PASSAGE SHOWN

Connecticut is poised to ban minors from buying or possessing e-cigarettes and other electronic smoking devices.

The state Senate and House unanimously passed a bill that would make it illegal for people under 18 to buy or possess e-cigarettes and for anyone to provide e-cigarettes to minors. Gov. Dannel P. Malloy’s administration proposed the measure and he is expected to sign it.

Under the proposal, minors who buy e-cigarettes or possess them in public can be fined up to $50 for a first offense and between $50 and $100 for offenses after that. Those who sell or give e-cigarettes to minors can face a fine of up to $200 for a first offense. The maximum fine increases for subsequent offenses.

E-cigarettes can be used to deliver nicotine or other substances to users. While proponents say e-cigarettes can help people quit smoking, anti-tobacco advocates worry they could be a gateway to smoking and contain harmful substances.

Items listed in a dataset
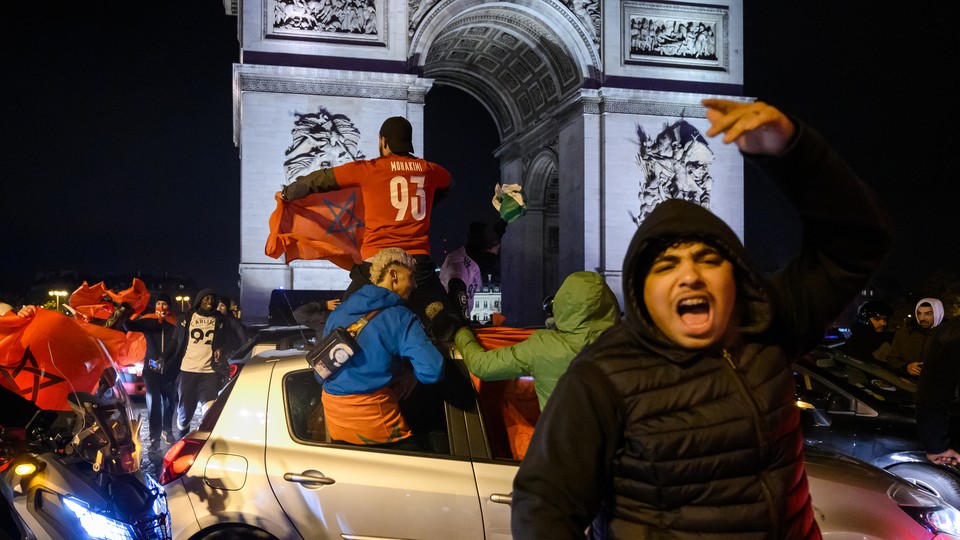 Morocco fans celebrate the team's defeat of Portugal in front of the Arc de Triomphe, in Paris.
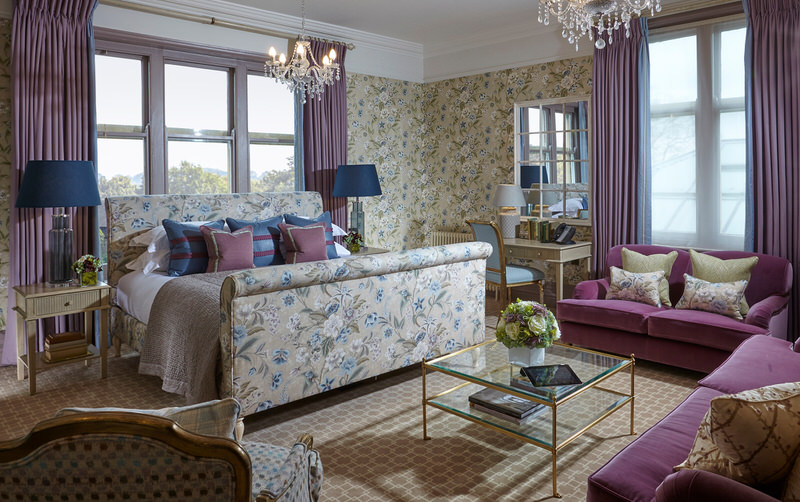 a beautiful bedroom with a bed, sofa and couches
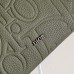 Close-up of Dior A5 Triangle Pouch’s texture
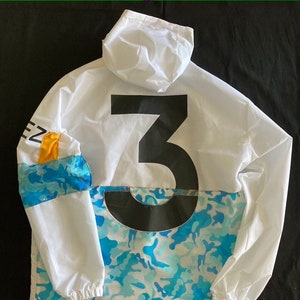 May include: White hooded jacket with a large black number "3" on the back. The jacket has a blue and white camouflage pattern on the bottom half and a yellow and blue stripe on the left sleeve.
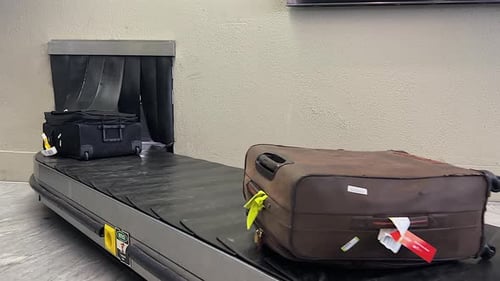 Suitcases emerge from passage in wall on airport luggage carousel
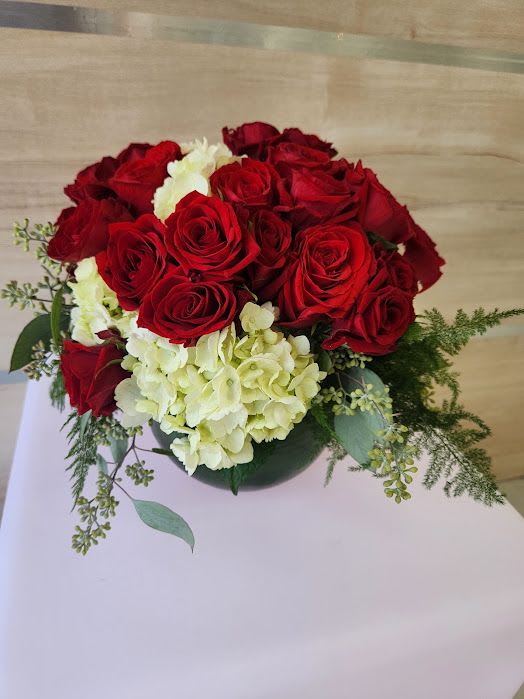 Low round arrangement of red roses and white hydrangeas in a green glass vase
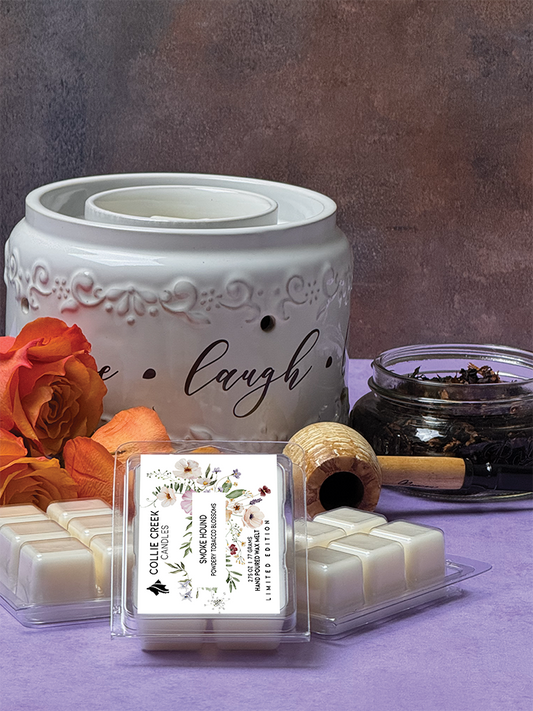 Natural colored wax melts in 6 cube clam shell. Floral designed label, 2.75 oz, 77 grams, limited edition. Set in display with peach colored roses, a corn cob pipe and a glass container of loose pipe tobacco on light purple background.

TASK TO CARRY OUT
Extend the news report on Connecticut's e-cigarette bill, picking up after its final sentence.

SOLVED EXERCISE
“By prohibiting the sale of e-cigs and other vapor products to minors, we are preventing our youth from engaging in behaviors that may lead to addiction to nicotine, or use of other more conventional tobacco products,” Malloy said in a statement after the House gave the measure final passage late Tuesday night.

Malloy added that the state can’t wait for the federal government to take action on e-cigarettes.

The U.S. Food and Drug Administration recently proposed a rule change that would allow it to regulate e-cigarettes, as well as ban their sale to minors, but that has not yet been finalized.

The bill also increases the amount of money the state’s Tobacco and Health Trust Fund can spend on anti-tobacco efforts, although it’s not clear if the money will be available because legislators took money from the fund to help balance the state budget.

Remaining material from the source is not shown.